Toronto home prices dip as new listings close the gap with sales

Bloomberg

The average price of a Toronto home dipped in March as a slight cooling of activity allowed the pace of new listings to close the gap with sales, even as the market remained heavily tipped in sellers’ favour compared with historic
standards.
The average home price in Canada’s largest city dipped 2.6% to just under C$1.3 million in March from the month before, data by the Toronto Regional Real Estate Board show. The number of sales fall 30% from last year as new listings declined 12% in the same period, affording buyers slightly more choice than they enjoyed when Toronto posted its most-active March market on record in 2021, according to the report.
“We did experience more balance in the first quarter of 2022 compared to last year,” Jason Mercer, the Toronto real estate board’s chief market analyst, said in a statement. “If this trend continues, it is possible that the pace of price growth could moderate as we move through the year.”
The historic run-up in house prices Canada has seen the last two years is facing a crucial test heading into the traditional spring selling season as rising interest rates, and other efforts by policy makers to cool demand, provide more hurdles for buyers already stretched by record prices.

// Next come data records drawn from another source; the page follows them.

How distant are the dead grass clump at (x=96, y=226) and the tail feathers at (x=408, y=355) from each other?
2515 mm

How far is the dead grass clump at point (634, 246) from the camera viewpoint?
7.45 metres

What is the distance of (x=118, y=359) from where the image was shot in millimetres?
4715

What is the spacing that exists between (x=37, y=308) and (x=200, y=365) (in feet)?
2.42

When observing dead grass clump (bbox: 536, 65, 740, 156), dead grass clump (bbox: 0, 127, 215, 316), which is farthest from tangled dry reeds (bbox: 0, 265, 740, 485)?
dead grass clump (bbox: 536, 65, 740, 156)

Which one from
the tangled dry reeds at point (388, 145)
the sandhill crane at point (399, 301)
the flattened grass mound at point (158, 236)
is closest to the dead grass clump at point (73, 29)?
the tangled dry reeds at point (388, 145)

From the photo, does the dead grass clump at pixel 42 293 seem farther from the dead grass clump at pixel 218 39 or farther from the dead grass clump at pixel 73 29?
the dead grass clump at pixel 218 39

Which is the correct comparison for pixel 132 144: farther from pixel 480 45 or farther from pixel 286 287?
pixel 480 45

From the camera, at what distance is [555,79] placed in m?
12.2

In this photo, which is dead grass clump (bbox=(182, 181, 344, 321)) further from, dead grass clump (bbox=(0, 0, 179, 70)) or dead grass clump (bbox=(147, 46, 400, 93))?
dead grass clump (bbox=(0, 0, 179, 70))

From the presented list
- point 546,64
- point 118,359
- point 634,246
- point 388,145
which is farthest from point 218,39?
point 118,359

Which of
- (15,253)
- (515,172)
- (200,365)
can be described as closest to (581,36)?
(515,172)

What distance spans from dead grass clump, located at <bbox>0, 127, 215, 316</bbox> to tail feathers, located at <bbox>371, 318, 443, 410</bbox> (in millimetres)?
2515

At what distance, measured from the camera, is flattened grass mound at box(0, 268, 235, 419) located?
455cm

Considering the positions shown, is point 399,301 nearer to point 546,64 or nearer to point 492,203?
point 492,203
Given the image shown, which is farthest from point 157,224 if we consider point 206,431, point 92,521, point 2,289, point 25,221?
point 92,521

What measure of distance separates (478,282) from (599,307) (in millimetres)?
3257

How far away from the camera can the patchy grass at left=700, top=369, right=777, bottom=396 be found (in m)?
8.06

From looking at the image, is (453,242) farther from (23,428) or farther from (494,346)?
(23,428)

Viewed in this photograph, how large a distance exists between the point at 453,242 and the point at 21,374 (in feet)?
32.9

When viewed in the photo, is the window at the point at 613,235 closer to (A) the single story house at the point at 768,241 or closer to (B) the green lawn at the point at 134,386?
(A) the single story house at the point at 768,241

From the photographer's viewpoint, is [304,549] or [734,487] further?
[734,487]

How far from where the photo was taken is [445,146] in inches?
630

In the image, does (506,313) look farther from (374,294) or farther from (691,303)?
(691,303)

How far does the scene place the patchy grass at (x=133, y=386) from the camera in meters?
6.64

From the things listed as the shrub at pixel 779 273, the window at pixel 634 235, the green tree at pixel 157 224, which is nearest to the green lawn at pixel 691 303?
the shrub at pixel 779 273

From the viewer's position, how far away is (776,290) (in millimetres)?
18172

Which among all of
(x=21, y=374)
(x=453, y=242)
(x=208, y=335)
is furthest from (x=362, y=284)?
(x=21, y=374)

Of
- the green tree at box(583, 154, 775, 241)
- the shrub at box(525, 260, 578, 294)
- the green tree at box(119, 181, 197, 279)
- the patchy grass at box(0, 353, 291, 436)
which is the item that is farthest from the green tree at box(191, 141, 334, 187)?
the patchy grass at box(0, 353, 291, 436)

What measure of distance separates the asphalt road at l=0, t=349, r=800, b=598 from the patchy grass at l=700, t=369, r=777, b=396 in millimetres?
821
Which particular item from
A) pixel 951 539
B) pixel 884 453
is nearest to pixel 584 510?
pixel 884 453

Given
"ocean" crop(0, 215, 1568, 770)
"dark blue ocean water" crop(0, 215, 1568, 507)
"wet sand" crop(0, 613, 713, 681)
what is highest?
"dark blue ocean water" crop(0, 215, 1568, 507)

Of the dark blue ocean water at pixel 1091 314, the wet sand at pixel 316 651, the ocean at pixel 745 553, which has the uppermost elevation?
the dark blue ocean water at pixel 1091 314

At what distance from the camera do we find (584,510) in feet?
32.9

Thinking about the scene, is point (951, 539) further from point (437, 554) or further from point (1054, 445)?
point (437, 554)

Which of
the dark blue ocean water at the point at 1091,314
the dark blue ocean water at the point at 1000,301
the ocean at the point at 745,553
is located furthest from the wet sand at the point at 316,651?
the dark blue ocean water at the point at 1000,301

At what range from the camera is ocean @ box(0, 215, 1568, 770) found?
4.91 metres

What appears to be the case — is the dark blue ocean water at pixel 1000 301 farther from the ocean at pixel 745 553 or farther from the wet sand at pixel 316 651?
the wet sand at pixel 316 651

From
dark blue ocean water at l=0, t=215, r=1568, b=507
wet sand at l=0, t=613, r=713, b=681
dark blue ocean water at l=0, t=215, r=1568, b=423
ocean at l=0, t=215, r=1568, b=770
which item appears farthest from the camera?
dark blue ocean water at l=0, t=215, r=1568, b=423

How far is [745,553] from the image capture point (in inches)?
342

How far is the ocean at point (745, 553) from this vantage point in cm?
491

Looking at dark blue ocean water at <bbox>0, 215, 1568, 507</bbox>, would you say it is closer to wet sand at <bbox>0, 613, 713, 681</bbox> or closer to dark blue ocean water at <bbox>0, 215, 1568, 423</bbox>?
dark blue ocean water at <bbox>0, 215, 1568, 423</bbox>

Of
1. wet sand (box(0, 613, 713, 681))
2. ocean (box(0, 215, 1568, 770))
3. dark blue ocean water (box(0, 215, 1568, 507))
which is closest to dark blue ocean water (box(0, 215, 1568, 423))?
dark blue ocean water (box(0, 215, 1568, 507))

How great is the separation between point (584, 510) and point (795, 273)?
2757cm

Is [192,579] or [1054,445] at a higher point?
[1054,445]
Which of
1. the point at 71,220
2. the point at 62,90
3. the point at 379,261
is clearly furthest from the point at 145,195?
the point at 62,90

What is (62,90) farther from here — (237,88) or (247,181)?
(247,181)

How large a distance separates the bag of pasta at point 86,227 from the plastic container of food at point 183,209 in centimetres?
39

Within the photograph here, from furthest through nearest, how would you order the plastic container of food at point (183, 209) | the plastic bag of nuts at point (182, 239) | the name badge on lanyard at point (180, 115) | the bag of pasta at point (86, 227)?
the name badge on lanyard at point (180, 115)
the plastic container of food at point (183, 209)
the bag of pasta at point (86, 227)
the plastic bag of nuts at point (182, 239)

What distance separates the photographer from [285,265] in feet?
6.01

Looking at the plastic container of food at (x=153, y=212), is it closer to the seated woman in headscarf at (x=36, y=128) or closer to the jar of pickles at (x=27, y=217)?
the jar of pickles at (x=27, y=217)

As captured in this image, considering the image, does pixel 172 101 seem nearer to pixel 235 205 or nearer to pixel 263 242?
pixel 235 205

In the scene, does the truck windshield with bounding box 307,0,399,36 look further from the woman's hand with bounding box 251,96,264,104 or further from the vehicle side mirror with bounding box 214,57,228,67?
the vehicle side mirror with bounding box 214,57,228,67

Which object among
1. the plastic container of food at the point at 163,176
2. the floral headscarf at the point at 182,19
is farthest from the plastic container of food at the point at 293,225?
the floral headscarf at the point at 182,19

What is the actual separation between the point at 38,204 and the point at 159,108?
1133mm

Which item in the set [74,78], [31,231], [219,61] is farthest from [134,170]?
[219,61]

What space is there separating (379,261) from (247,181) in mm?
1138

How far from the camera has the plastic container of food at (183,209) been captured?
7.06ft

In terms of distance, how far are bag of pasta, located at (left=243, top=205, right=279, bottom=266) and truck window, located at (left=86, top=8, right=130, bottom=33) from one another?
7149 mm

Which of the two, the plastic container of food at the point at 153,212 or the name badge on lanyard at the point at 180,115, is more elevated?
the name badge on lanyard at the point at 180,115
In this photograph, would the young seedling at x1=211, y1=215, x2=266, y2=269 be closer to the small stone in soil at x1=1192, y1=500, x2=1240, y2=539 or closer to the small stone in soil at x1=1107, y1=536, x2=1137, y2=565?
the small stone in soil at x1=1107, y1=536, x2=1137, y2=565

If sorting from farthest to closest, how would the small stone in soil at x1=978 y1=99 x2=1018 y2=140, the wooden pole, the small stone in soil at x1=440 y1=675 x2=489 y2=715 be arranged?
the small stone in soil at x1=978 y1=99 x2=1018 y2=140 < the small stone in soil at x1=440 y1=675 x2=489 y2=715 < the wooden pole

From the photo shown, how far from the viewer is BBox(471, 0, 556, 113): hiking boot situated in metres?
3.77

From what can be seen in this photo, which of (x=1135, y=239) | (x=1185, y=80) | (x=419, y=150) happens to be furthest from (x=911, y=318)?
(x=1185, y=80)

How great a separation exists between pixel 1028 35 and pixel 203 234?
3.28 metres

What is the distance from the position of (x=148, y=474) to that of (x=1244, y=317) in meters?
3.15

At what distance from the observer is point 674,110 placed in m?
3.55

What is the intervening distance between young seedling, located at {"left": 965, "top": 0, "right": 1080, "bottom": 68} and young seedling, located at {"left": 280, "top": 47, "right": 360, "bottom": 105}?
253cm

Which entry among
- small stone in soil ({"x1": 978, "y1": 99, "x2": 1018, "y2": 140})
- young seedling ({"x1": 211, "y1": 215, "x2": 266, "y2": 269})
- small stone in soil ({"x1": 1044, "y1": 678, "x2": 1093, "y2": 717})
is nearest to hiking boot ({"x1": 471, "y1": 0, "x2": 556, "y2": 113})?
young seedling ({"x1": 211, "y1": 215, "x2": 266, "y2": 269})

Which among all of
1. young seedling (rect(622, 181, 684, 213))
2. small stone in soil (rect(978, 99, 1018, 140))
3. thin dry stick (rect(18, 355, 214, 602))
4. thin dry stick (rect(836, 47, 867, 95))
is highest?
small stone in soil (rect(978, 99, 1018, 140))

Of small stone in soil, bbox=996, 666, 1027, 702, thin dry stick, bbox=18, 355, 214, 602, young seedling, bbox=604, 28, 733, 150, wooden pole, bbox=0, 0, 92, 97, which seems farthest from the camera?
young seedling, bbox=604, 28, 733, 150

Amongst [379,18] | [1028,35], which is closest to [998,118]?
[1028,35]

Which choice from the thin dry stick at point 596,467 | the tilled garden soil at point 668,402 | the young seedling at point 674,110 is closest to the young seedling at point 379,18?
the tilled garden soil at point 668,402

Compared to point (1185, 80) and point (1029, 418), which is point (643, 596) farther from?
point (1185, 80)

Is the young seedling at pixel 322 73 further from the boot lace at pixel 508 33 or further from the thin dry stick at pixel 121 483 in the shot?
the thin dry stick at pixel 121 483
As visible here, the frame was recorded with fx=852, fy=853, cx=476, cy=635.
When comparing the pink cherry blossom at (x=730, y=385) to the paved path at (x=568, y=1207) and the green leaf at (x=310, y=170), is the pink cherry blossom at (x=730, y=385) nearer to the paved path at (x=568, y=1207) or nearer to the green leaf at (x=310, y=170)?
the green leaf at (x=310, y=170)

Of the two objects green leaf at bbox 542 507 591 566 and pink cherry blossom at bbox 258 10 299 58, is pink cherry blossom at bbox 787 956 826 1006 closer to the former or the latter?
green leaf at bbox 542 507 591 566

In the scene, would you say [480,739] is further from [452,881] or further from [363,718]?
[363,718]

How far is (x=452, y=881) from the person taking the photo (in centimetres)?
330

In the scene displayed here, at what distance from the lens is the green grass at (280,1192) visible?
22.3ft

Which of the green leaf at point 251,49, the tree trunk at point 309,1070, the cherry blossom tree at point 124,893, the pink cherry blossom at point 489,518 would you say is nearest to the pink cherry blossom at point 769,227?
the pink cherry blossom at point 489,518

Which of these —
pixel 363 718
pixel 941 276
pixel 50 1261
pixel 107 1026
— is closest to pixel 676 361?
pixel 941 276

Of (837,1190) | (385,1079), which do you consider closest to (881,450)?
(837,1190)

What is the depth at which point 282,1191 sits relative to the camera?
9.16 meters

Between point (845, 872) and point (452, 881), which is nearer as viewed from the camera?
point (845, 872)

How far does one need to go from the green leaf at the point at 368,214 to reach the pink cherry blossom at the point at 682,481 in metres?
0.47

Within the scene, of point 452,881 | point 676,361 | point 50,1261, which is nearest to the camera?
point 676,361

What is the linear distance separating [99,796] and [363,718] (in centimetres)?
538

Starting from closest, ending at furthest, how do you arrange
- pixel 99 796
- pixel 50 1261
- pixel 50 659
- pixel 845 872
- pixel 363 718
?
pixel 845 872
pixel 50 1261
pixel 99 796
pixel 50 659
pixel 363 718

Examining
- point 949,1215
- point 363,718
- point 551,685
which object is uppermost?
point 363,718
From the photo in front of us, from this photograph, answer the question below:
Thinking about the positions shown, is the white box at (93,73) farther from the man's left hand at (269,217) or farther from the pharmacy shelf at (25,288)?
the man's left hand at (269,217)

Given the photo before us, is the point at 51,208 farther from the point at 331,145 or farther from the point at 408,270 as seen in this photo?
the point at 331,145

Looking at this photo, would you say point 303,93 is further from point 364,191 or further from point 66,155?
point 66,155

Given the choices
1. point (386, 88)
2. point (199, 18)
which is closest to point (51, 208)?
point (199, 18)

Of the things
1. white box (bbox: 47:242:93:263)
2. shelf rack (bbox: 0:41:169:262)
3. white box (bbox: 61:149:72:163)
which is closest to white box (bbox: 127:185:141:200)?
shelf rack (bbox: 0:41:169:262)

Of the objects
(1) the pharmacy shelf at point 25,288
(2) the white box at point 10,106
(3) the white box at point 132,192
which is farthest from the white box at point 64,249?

The province of Ontario, home to Toronto, raised its tax on foreign home buyers last month, the municipal government plans to tax empty homes, and Prime Minister Justin Trudeau has indicated the federal budget will make housing affordability a focus.
All this comes with the Bank of Canada widely expected to begin one of the most aggressive efforts to raise interest rates in its history as inflation running at levels not seen in decades risks getting out of control. All six of Canada’s major private banks now expect the central bank to double the benchmark interest rate at a policy meeting next week.
, with more increases to follow later in the year.
But Toronto’s housing market remains historically tight. Last month was still the third-most-active March on record and the benchmark home price — calculated separately from the average to account for changes in the composition of home sales — rose 35% from last year. And the average length of time it took for a property to sell in Toronto fell in March to 11 days from 13 in the same month last year. This has led many in the real estate industry to diagnose the problem as a dearth of supply rather than excess demand.
“We need adequate housing supply and choice,” Kevin Crigger, the Toronto real estate board’s president, said in the statement. “This needs to be the focus of policy makers rather than short-term and ineffective measures to artificially suppress demand.”